§ **Consegna A**:
Secondo il testo sui Doria in val Nervia:
(i) In che anno Oberto Doria acquistò Dolceacqua?
(ii) Da chi era coadiuvata la madre di Bartolomeo II come governatrice?
(iii) A quanto ammontava la dote di Francesca che il Grimaldi rifiutava di versare ai Doria?

DORIA

I Doria e la Signoria genovese di val Nervia

OBERTO DORIA

Oberto Doria, ammiraglio di fede imperiale e Signore di Loano, godeva di prestigio (per la vittoria di Canea, presso l'isola di Candia, sui Veneziani del 1266) e come Capitano del Comune di Genova coll'acquisto di Dolceacqua (1270) organizzò una Signoria in Val Nervia (che per derivazione dai possessi dei Conti di Ventimiglia ha i connotati della SIGNORIA BANNALE).
Era sua ambizione politica quella di fare da cuscinetto, e quindi da intermediario super partes, tra guelfi e ghibellini che ne avevan fatto terra di battaglia.
Sulla scia di una gloria militare che sarebbe divenuta eccelsa dopo la vittoria sui Pisani alla Meloria, Oberto avrebbe ampliato i suoi beni di Dolceacqua, Isolabona ed Apricale con l'assimilazione di Perinaldo e poi di S.Romolo e Ceriana, cui era facile accedere dalla Val Nervia per giungere in valle Argentina.
Agli angioini che apertamente miravano al possesso di una loro via tra "mare e Padania", Genova andava quindi opponendo, sullo storico tragitto Nervia di Ventimiglia-Basso Piemonte, la nuova e forte Signoria del suo più celebre esponente militare.
Così al faticoso tragitto angioino verso Tenda si contrapponeva il tragitto "genovese" del Nervia, ormai di impronta ghibellina.

BARTOLOMEO II (BARTOLOMEO DORIA)

Luca Doria, morto prematuratamente, con testamento del 14-I- 1500 (notaio Francesco Camogli faceva erede della Signoria il figlio Bartolomeo II minorenne, sotto la tutela della madre che, come governatrice e coadiuvata dall'Uditore avvocato Guglielmo de Barfeloni, nel 1502 eleggeva il III console di Dolceacqua, come era diritto del Signore, e poi a identica nomina per Apricale e Isolabona, restituendo autonomia a questo paese, concedendogli il III delle rendite già percepite dai 2 borghi e sancendo la divisione fra i due paesi.
Bartolomeo Doria, forse mandato a Genova per un'adeguata istruzione, secondo notizie del tempo avrebbe dato prova di un'indole aggressiva e viziosa.
In tal frangente apprendeva che che lo zio Giovanni Grimaldi era stato assassinato dal fratello Luciano che il Doria avrebbe odiato per il fatto d'aver sposata la nobile Anna di Ponthevez, da lui amata.
Inoltre il Grimaldi (in senso stretto usurpatore di uno Stato di diritto spettante a Maria di Vinol figlia di Giovanni Grimaldi ma anche suo valoroso difensore contro le aggressioni genovesi del 1506 e 1507, respinte anche grazie ai soccorsi, finanziari e militari, della sorella Francesca, donna di indubbia tempra e forte carattere) rifiutava di versare ai Doria (con estremo dispetto di Bartolomeo II e nonostante alcune intermediazioni diplomatiche) la dote (12.000 scudi d'oro) della stessa Francesca.
Quando però la donna morì a Genova, vene meno la sua funzione di mediatrice morale, come madre e sorella, così che i rapporti tra Luciano Grimaldi e Bartolomeo Doria divennero molto tese.

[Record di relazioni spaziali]
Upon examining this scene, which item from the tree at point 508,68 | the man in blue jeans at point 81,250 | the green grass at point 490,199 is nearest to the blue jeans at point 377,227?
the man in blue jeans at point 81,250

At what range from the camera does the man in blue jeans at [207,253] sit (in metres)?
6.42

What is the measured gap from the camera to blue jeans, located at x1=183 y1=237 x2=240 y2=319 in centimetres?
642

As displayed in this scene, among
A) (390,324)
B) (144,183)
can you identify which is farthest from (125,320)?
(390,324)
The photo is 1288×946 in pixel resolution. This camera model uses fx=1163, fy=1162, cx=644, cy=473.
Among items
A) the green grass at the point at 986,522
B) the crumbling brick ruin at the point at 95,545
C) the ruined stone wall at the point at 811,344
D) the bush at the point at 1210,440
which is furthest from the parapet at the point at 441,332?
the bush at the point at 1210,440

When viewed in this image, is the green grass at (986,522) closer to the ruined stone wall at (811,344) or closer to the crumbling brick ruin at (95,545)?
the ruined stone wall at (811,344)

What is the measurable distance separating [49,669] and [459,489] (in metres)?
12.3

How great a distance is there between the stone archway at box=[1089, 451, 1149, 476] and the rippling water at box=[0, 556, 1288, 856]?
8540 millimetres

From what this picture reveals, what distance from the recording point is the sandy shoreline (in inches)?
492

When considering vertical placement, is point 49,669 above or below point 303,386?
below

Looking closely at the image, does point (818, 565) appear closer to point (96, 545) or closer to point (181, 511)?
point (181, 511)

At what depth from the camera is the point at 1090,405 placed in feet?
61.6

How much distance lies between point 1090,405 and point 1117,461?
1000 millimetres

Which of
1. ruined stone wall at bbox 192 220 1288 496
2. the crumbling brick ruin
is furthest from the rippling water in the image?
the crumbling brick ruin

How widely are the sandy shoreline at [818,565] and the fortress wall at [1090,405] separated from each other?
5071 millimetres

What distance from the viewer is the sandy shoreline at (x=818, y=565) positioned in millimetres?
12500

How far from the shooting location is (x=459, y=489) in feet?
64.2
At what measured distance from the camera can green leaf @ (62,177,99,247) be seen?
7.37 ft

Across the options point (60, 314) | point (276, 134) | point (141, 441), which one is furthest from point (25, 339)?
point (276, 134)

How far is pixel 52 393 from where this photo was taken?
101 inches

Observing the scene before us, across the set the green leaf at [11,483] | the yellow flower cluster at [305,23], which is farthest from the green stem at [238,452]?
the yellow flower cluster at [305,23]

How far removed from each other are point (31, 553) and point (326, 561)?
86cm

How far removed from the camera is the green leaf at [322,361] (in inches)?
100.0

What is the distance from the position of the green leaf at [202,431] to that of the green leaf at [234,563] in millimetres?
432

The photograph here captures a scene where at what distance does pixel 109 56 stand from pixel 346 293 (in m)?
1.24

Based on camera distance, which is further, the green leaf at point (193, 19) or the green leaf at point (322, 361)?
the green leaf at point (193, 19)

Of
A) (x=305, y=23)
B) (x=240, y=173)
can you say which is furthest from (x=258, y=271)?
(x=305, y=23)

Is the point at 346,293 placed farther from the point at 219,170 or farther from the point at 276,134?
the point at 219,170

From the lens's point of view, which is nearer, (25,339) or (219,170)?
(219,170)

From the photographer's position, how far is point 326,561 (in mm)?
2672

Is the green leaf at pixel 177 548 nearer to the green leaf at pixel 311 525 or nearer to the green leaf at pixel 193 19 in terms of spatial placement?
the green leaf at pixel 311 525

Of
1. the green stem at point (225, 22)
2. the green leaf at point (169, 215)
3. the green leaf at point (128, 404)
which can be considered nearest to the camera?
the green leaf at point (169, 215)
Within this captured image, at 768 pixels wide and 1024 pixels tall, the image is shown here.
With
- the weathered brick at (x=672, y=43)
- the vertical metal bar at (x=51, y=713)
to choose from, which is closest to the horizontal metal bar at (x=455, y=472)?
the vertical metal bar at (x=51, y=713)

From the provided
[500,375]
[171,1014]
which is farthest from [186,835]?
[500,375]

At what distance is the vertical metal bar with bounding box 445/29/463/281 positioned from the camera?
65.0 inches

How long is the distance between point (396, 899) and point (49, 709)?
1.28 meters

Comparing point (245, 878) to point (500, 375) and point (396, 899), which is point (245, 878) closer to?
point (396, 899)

§ **Consegna B**: Raccogli tutte le righe dei record in cui compare la parola "blue", distinguendo tra maiuscole e minuscole.

§ **Risultato finale A**:
(i) Nel 1270.
(ii) Dall'Uditore avvocato Guglielmo de Barfeloni.
(iii) 12.000 scudi d'oro.

§ **Risultato finale B**:
Upon examining this scene, which item from the tree at point 508,68 | the man in blue jeans at point 81,250 | the green grass at point 490,199 is nearest to the blue jeans at point 377,227?
the man in blue jeans at point 81,250
At what range from the camera does the man in blue jeans at [207,253] sit (in metres)?
What is the measured gap from the camera to blue jeans, located at x1=183 y1=237 x2=240 y2=319 in centimetres?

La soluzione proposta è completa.